(Records contained in a dataset)
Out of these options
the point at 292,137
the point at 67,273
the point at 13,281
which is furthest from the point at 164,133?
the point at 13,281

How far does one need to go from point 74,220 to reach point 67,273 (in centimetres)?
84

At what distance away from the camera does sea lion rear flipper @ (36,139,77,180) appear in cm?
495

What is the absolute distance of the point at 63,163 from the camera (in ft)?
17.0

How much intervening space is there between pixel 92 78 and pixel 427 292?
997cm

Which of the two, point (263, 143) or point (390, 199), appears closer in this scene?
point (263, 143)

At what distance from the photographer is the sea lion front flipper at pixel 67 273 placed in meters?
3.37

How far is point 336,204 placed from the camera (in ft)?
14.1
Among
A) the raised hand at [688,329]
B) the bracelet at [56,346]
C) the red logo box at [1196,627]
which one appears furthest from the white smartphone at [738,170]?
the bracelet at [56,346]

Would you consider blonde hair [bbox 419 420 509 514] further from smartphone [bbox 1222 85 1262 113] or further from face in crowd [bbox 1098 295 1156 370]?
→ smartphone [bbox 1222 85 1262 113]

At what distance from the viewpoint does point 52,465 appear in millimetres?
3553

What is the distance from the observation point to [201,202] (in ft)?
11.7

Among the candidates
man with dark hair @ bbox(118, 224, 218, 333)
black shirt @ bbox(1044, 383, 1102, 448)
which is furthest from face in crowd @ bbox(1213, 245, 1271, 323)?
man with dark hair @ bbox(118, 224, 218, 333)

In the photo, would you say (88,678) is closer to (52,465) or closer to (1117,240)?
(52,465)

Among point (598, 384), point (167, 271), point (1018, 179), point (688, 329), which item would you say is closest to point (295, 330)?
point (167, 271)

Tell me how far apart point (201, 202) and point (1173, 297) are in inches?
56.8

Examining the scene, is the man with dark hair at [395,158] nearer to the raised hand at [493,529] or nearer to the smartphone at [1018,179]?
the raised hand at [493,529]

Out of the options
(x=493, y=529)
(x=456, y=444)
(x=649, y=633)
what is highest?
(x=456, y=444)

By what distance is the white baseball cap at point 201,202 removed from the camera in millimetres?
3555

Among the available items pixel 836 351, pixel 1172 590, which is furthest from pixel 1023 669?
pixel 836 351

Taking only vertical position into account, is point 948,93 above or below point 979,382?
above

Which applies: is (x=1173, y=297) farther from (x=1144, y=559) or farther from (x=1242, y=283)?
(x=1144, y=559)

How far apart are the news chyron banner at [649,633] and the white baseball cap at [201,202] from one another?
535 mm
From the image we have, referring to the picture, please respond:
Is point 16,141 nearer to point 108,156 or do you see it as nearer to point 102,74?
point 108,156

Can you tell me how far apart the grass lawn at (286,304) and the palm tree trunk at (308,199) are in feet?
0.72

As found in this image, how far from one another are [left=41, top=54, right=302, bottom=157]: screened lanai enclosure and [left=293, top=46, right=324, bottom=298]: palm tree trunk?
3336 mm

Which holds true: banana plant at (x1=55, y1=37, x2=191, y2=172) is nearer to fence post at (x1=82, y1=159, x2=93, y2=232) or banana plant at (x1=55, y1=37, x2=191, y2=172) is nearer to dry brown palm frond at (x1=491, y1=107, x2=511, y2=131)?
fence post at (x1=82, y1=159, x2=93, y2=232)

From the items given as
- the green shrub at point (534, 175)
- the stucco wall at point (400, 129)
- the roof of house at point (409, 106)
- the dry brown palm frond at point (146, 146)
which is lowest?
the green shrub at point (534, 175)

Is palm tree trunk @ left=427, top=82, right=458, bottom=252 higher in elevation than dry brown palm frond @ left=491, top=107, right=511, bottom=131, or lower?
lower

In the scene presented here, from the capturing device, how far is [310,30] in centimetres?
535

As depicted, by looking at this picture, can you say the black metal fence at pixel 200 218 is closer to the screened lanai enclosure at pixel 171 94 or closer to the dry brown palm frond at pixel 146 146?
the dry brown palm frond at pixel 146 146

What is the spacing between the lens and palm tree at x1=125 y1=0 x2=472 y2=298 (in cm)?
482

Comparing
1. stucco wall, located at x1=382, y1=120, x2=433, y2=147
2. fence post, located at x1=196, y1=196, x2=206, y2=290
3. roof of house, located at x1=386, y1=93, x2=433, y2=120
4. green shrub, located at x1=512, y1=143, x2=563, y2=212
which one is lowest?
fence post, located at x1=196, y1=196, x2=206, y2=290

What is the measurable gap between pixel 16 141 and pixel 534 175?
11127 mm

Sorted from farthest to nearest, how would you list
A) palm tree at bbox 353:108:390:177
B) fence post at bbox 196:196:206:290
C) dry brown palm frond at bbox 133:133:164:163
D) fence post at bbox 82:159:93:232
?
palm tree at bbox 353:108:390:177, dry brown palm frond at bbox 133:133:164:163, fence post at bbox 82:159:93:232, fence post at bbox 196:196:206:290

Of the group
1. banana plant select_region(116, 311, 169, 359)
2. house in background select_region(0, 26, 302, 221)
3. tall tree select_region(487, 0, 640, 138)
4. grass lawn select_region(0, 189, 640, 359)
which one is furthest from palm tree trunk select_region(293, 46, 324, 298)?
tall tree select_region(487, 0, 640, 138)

▶ _Exercise goal_:
Would you give again, word for word, every line from the one with "Is palm tree" through the final line of the listing above?

▶ _Output for this task_:
Is palm tree trunk @ left=427, top=82, right=458, bottom=252 higher in elevation than dry brown palm frond @ left=491, top=107, right=511, bottom=131, or lower?
lower

In the scene presented here, from the capturing device, how far is [310,30] in centimetres?
535

As depicted, by looking at this picture, can you say the black metal fence at pixel 200 218 is closer to the screened lanai enclosure at pixel 171 94 or closer to the dry brown palm frond at pixel 146 146?
the dry brown palm frond at pixel 146 146

What is the spacing between the lens and palm tree at x1=125 y1=0 x2=472 y2=298 (in cm)?
482

Comparing
1. stucco wall, located at x1=382, y1=120, x2=433, y2=147
2. fence post, located at x1=196, y1=196, x2=206, y2=290
3. roof of house, located at x1=386, y1=93, x2=433, y2=120
4. green shrub, located at x1=512, y1=143, x2=563, y2=212
which one is lowest?
fence post, located at x1=196, y1=196, x2=206, y2=290

What is the measurable gap between pixel 16 141 and pixel 534 175?
11127 mm

Sorted from farthest to nearest, how would you list
A) palm tree at bbox 353:108:390:177
B) fence post at bbox 196:196:206:290
C) dry brown palm frond at bbox 133:133:164:163
D) fence post at bbox 82:159:93:232
?
palm tree at bbox 353:108:390:177, dry brown palm frond at bbox 133:133:164:163, fence post at bbox 82:159:93:232, fence post at bbox 196:196:206:290

Of the group
1. banana plant select_region(116, 311, 169, 359)
2. house in background select_region(0, 26, 302, 221)
3. tall tree select_region(487, 0, 640, 138)
4. grass lawn select_region(0, 189, 640, 359)
which one is furthest from palm tree trunk select_region(293, 46, 324, 298)?
tall tree select_region(487, 0, 640, 138)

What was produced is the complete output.